Entries shown
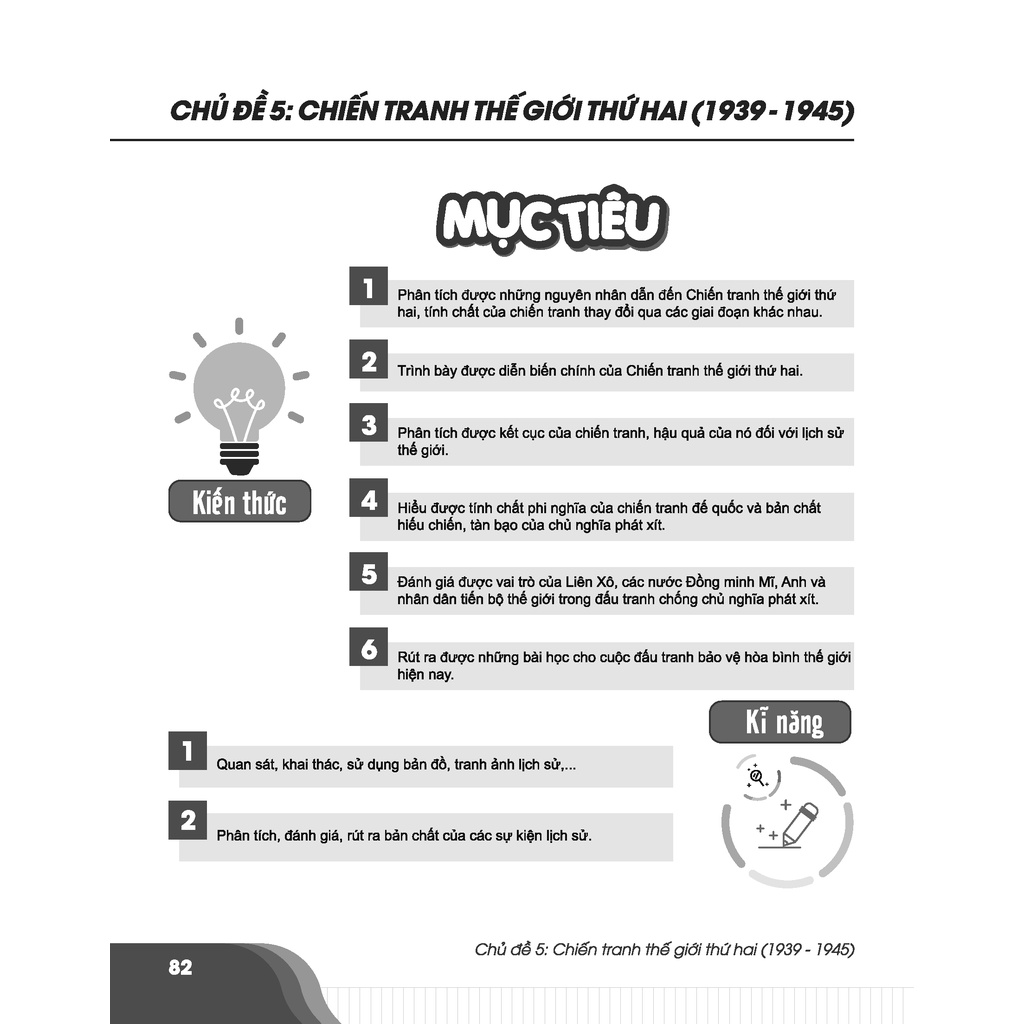 CHỦ ĐỀ 5: CHIẾN TRANH THẾ GIỚI THỨ HAI (1939 - 1945)

MỤC TIÊU

Kiến thức

1 Phân tích được những nguyên nhân dẫn đến Chiến tranh thế giới thứ hai, tính chất của chiến tranh thay đổi qua các giai đoạn khác nhau.

2 Trình bày được diễn biến chính của Chiến tranh thế giới thứ hai.

3 Phân tích được kết cục của chiến tranh, hậu quả của nó đối với lịch sử thế giới.

4 Hiểu được tính chất phi nghĩa của chiến tranh đế quốc và bản chất hiếu chiến, tàn bạo của chủ nghĩa phát xít.

5 Đánh giá được vai trò của Liên Xô, các nước Đồng minh Mĩ, Anh và nhân dân tiến bộ thế giới trong đấu tranh chống chủ nghĩa phát xít.

6 Rút ra được những bài học cho cuộc đấu tranh bảo vệ hòa bình thế giới hiện nay.

Kĩ năng

1 Quan sát, khai thác, sử dụng bản đồ, tranh ảnh lịch sử,...

2 Phân tích, đánh giá, rút ra bản chất của các sự kiện lịch sử.

82

Chủ đề 5: Chiến tranh thế giới thứ hai (1939 - 1945)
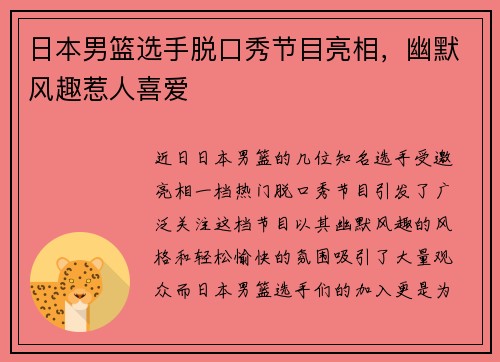 日本男篮选手脱口秀节目亮相，幽默风趣惹人喜爱

近日日本男篮的几位知名选手受邀亮相一档热门脱口秀节目引发了广泛关注这档节目以其幽默风趣的风格和轻松愉快的氛围吸引了大量观众而日本男篮选手们的加入更是为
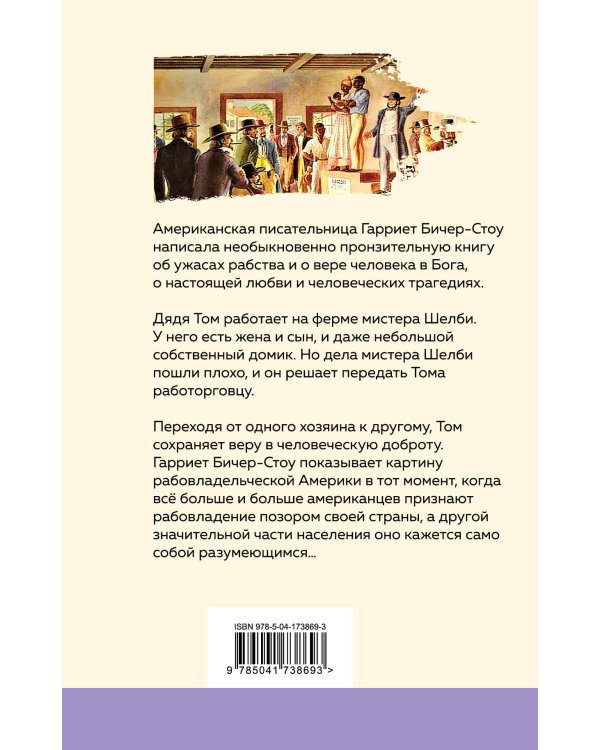 Американская писательница Гарриет Бичер-Стоу написала необыкновенно пронзительную книгу об ужасах рабства и о вере человека в Бога, о настоящей любви и человеческих трагедиях.

Дядя Том работает на ферме мистера Шелби. У него есть жена и сын, и даже небольшой собственный домик. Но дела мистера Шелби пошли плохо, и он решает передать Тома работорговцу.

Переходя от одного хозяина к другому, Том сохраняет веру в человеческую доброту. Гарриет Бичер-Стоу показывает картину рабовладельческой Америки в тот момент, когда всё больше и больше американцев признают рабовладение позором своей страны, а другой значительной части населения оно кажется само собой разумеющимся...

ISBN 978-5-04-173869-3

9 785041 738693 >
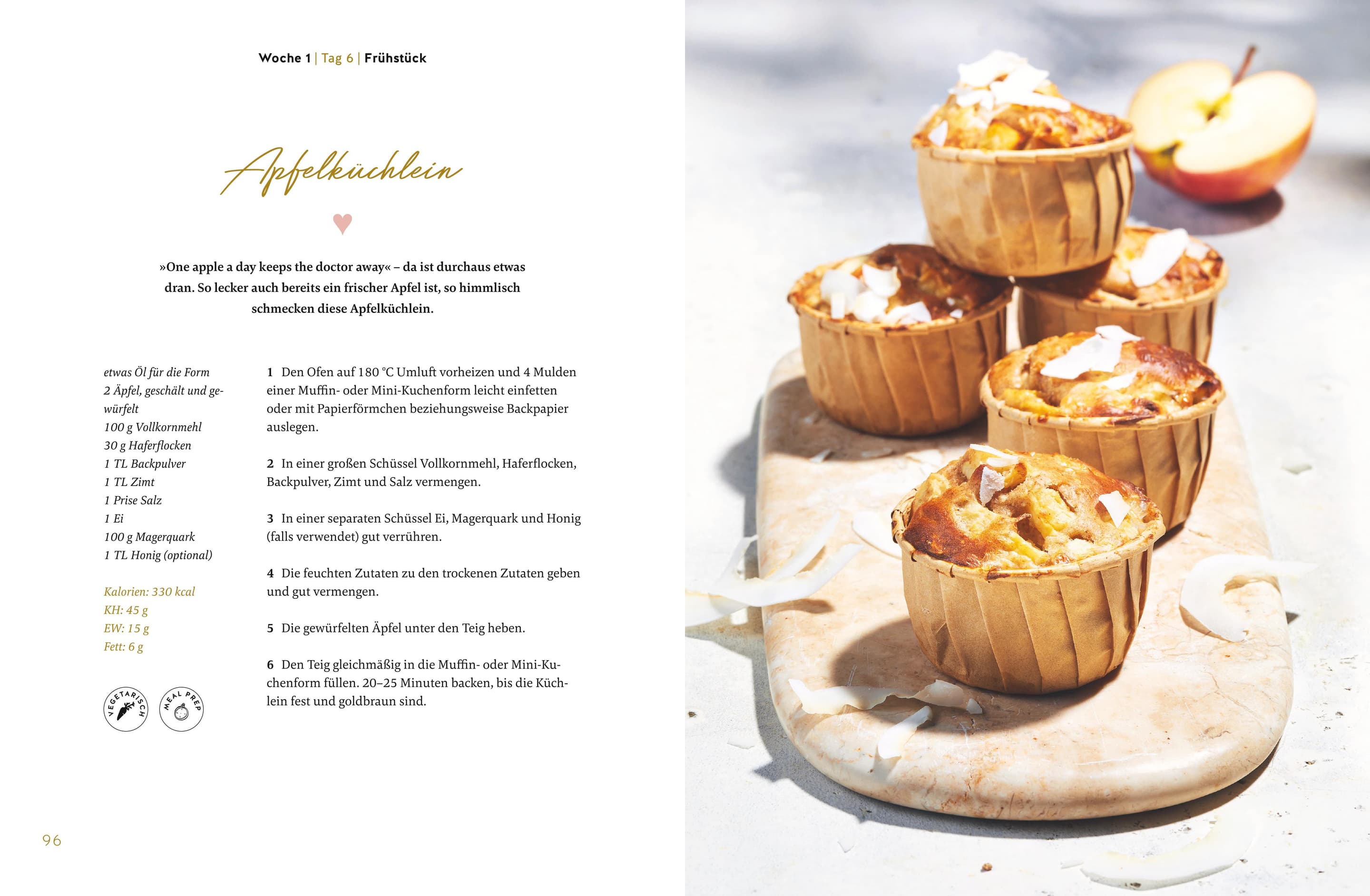 Woche 1 | Tag 6 | Frühstück

Apfelküchlein

»One apple a day keeps the doctor away« – da ist durchaus etwas dran. So lecker auch bereits ein frischer Apfel ist, so himmlisch schmecken diese Apfelküchlein.

etwas Öl für die Form
2 Äpfel, geschält und gewürfelt
100 g Vollkornmehl
30 g Haferflocken
1 TL Backpulver
1 TL Zimt
1 Prise Salz
1 Ei
100 g Magerquark
1 TL Honig (optional)

Kalorien: 330 kcal
KH: 45 g
EW: 15 g
Fett: 6 g

VEGETARISCH

MEAL PREP

1 Den Ofen auf 180 °C Umluft vorheizen und 4 Mulden einer Muffin- oder Mini-Kuchenform leicht einfetten oder mit Papierförmchen beziehungsweise Backpapier auslegen.

2 In einer großen Schüssel Vollkornmehl, Haferflocken, Backpulver, Zimt und Salz vermengen.

3 In einer separaten Schüssel Ei, Magerquark und Honig (falls verwendet) gut verrühren.

4 Die feuchten Zutaten zu den trockenen Zutaten geben und gut vermengen.

5 Die gewürfelten Äpfel unter den Teig heben.

6 Den Teig gleichmäßig in die Muffin- oder Mini-Kuchenform füllen. 20–25 Minuten backen, bis die Küchlein fest und goldbraun sind.

96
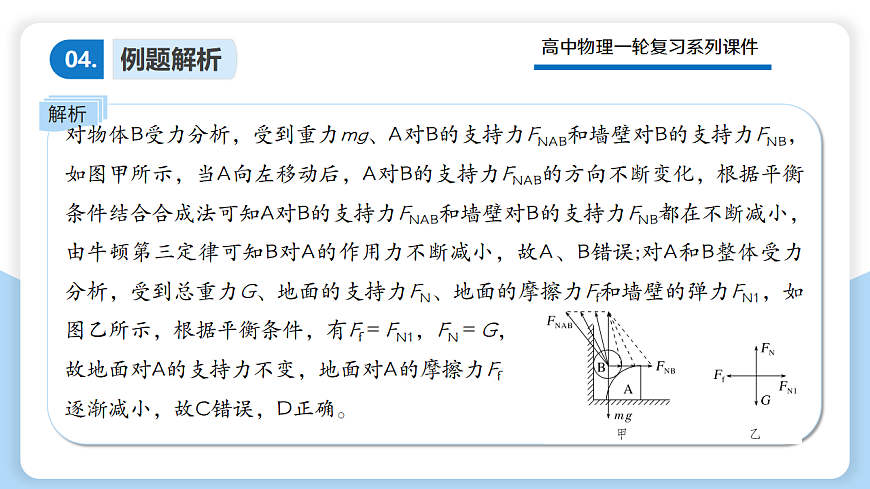 04. 例题解析

高中物理一轮复习系列课件

解析

对物体B受力分析，受到重力$mg$、A对B的支持力$F_{NAB}$和墙壁对B的支持力$F_{NB}$，如图甲所示，当A向左移动后，A对B的支持力$F_{NAB}$的方向不断变化，根据平衡条件结合合成法可知A对B的支持力$F_{NAB}$和墙壁对B的支持力$F_{NB}$都在不断减小，由牛顿第三定律可知B对A的作用力不断减小，故A、B错误;对A和B整体受力分析，受到总重力$G$、地面的支持力$F_N$、地面的摩擦力$F_f$和墙壁的弹力$F_{N1}$，如图乙所示，根据平衡条件，有$F_f = F_{N1}$，$F_N = G$，故地面对A的支持力不变，地面对A的摩擦力$F_f$逐渐减小，故C错误，D正确。

$F_{NAB}$
B
$F_{NB}$
A
$mg$
甲

$F_N$
$F_f$
$F_{N1}$
$G$
乙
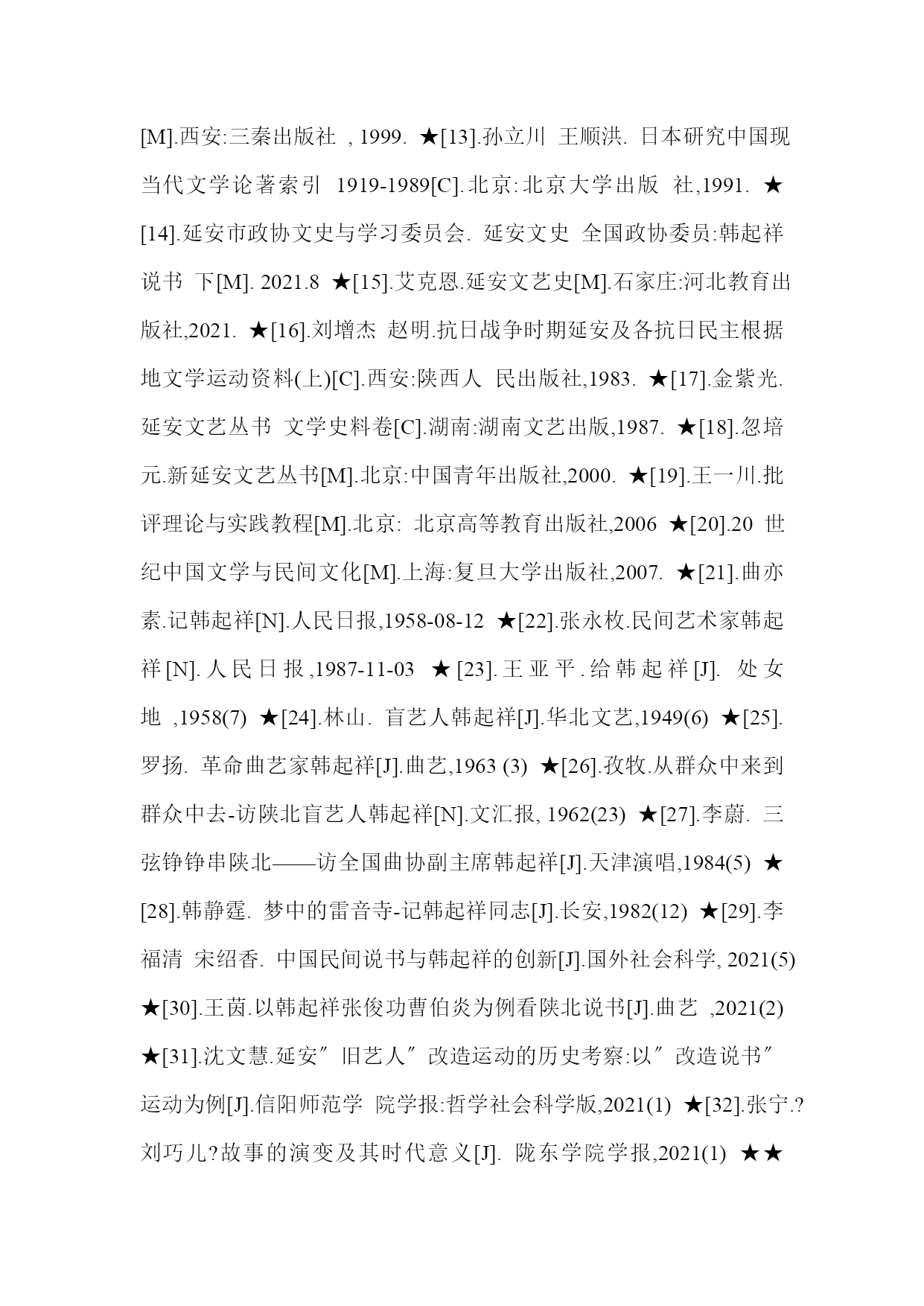 [M].西安:三秦出版社 , 1999. ★[13].孙立川 王顺洪. 日本研究中国现当代文学论著索引 1919-1989[C].北京:北京大学出版 社,1991. ★[14].延安市政协文史与学习委员会. 延安文史 全国政协委员:韩起祥说书 下[M]. 2021.8 ★[15].艾克恩.延安文艺史[M].石家庄:河北教育出版社,2021. ★[16].刘增杰 赵明.抗日战争时期延安及各抗日民主根据地文学运动资料(上)[C].西安:陕西人 民出版社,1983. ★[17].金紫光.延安文艺丛书 文学史料卷[C].湖南:湖南文艺出版,1987. ★[18].忽培元.新延安文艺丛书[M].北京:中国青年出版社,2000. ★[19].王一川.批评理论与实践教程[M].北京: 北京高等教育出版社,2006 ★[20].20 世纪中国文学与民间文化[M].上海:复旦大学出版社,2007. ★[21].曲亦素.记韩起祥[N].人民日报,1958-08-12 ★[22].张永枚.民间艺术家韩起祥[N].人民日报,1987-11-03 ★[23].王亚平.给韩起祥[J]. 处女地 ,1958(7) ★[24].林山. 盲艺人韩起祥[J].华北文艺,1949(6) ★[25].罗扬. 革命曲艺家韩起祥[J].曲艺,1963 (3) ★[26].孜牧.从群众中来到群众中去-访陕北盲艺人韩起祥[N].文汇报, 1962(23) ★[27].李蔚. 三弦铮铮串陕北——访全国曲协副主席韩起祥[J].天津演唱,1984(5) ★[28].韩静霆. 梦中的雷音寺-记韩起祥同志[J].长安,1982(12) ★[29].李福清 宋绍香. 中国民间说书与韩起祥的创新[J].国外社会科学, 2021(5) ★[30].王茵.以韩起祥张俊功曹伯炎为例看陕北说书[J].曲艺 ,2021(2) ★[31].沈文慧.延安″旧艺人″改造运动的历史考察:以″改造说书″运动为例[J].信阳师范学 院学报:哲学社会科学版,2021(1) ★[32].张宁.?刘巧儿?故事的演变及其时代意义[J]. 陇东学院学报,2021(1) ★★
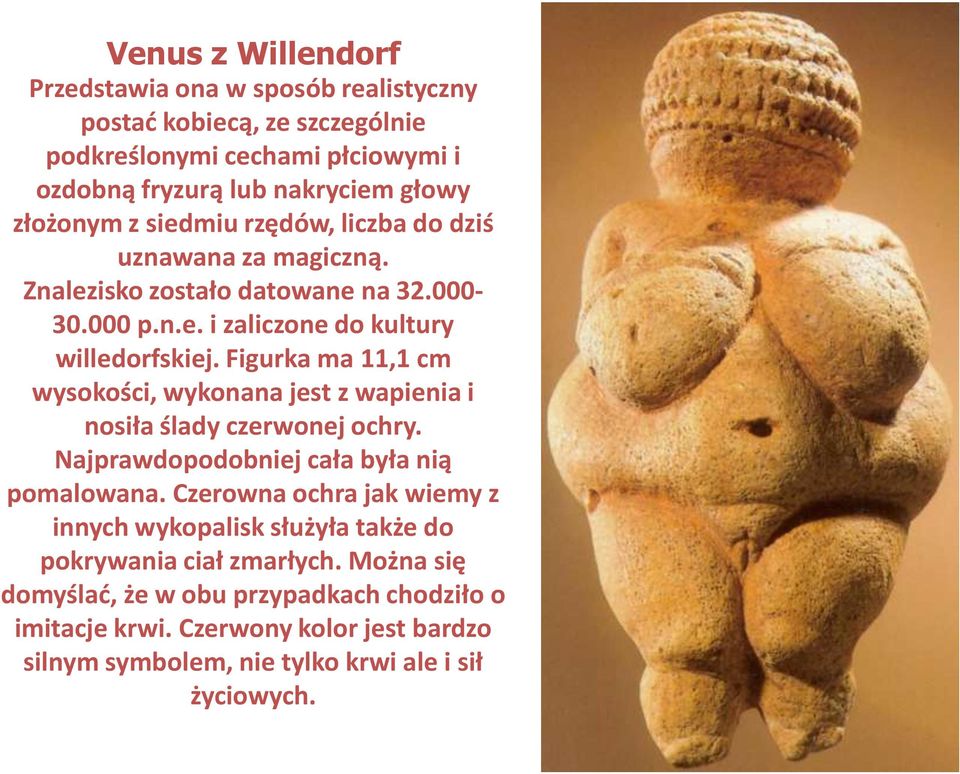 Venus z Willendorf
Przedstawia ona w sposób realistyczny postać kobiecą, ze szczególnie podkreślonymi cechami płciowymi i ozdobną fryzurą lub nakryciem głowy złożonym z siedmiu rzędów, liczba do dziś uznawana za magiczną.
Znalezisko zostało datowane na 32.000-30.000 p.n.e. i zaliczone do kultury willedorfskiej. Figurka ma 11,1 cm wysokości, wykonana jest z wapienia i nosiła ślady czerwonej ochry. Najprawdopodobniej cała była nią pomalowana. Czerowna ochra jak wiemy z innych wykopalisk służyła także do pokrywania ciał zmarłych. Można się domyślać, że w obu przypadkach chodziło o imitacje krwi. Czerwony kolor jest bardzo silnym symbolem, nie tylko krwi ale i sił życiowych.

Work order
Each line in the data that holds the word "Vollkornmehl" must be copied.

Exercise answer
100 g Vollkornmehl
2 In einer großen Schüssel Vollkornmehl, Haferflocken, Backpulver, Zimt und Salz vermengen.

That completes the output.